**Assignment**
While you copy the lines below, skip the pictures and keep the rest exact.

- - - - - - -

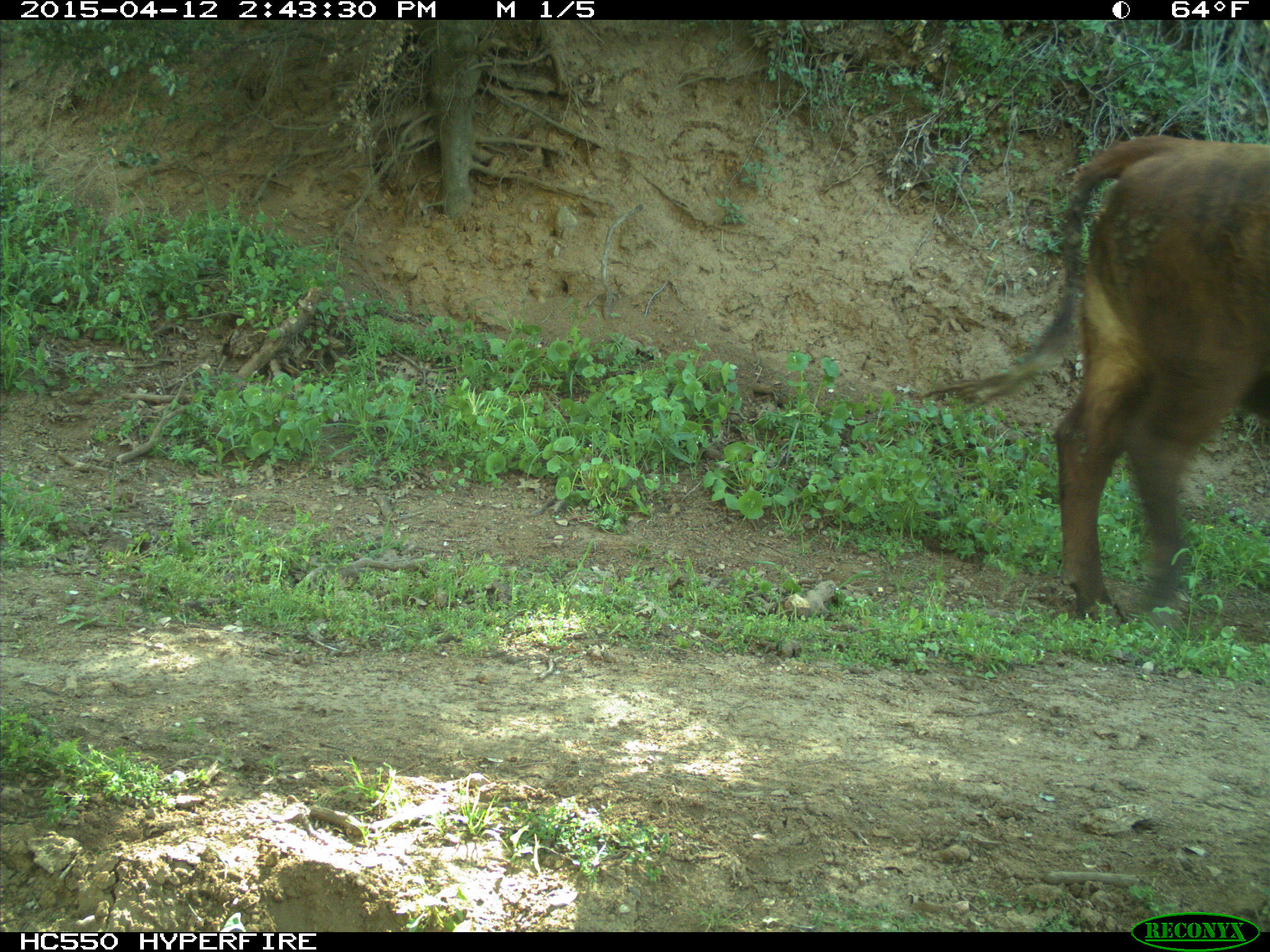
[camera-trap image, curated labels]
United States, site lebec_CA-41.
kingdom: Animalia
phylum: Chordata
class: Mammalia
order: Artiodactyla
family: Bovidae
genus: Bos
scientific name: Bos taurus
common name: domestic cow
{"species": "Bos taurus (domestic cow)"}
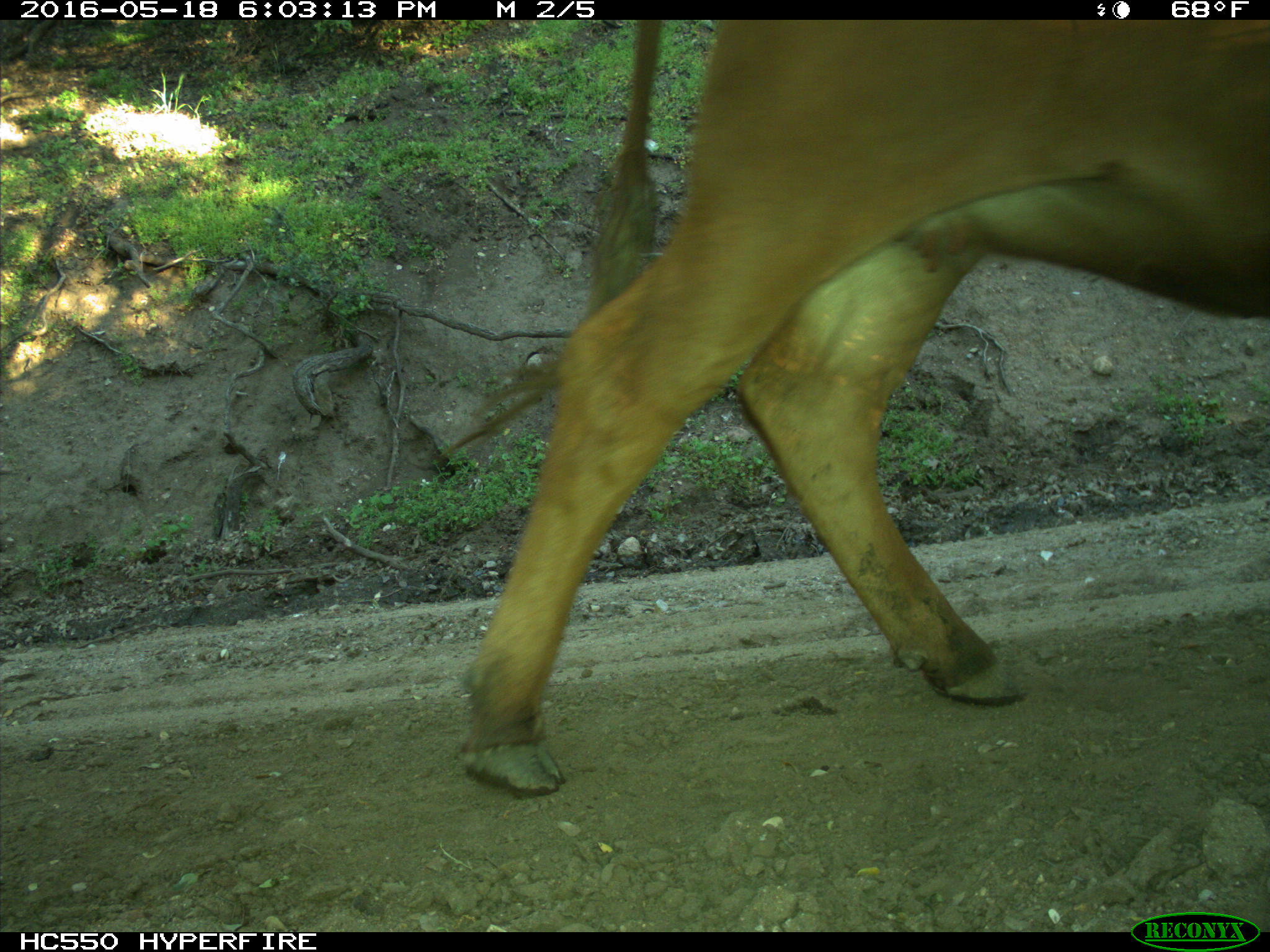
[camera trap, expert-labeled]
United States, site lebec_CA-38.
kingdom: Animalia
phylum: Chordata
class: Mammalia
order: Artiodactyla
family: Bovidae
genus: Bos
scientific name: Bos taurus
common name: domestic cow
Bos taurus (domestic cow).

- - - - - - -

**Response below**
[camera-trap image, curated labels]
United States, site lebec_CA-41.
kingdom: Animalia
phylum: Chordata
class: Mammalia
order: Artiodactyla
family: Bovidae
genus: Bos
scientific name: Bos taurus
common name: domestic cow
{"species": "Bos taurus (domestic cow)"}
[camera trap, expert-labeled]
United States, site lebec_CA-38.
kingdom: Animalia
phylum: Chordata
class: Mammalia
order: Artiodactyla
family: Bovidae
genus: Bos
scientific name: Bos taurus
common name: domestic cow
Bos taurus (domestic cow).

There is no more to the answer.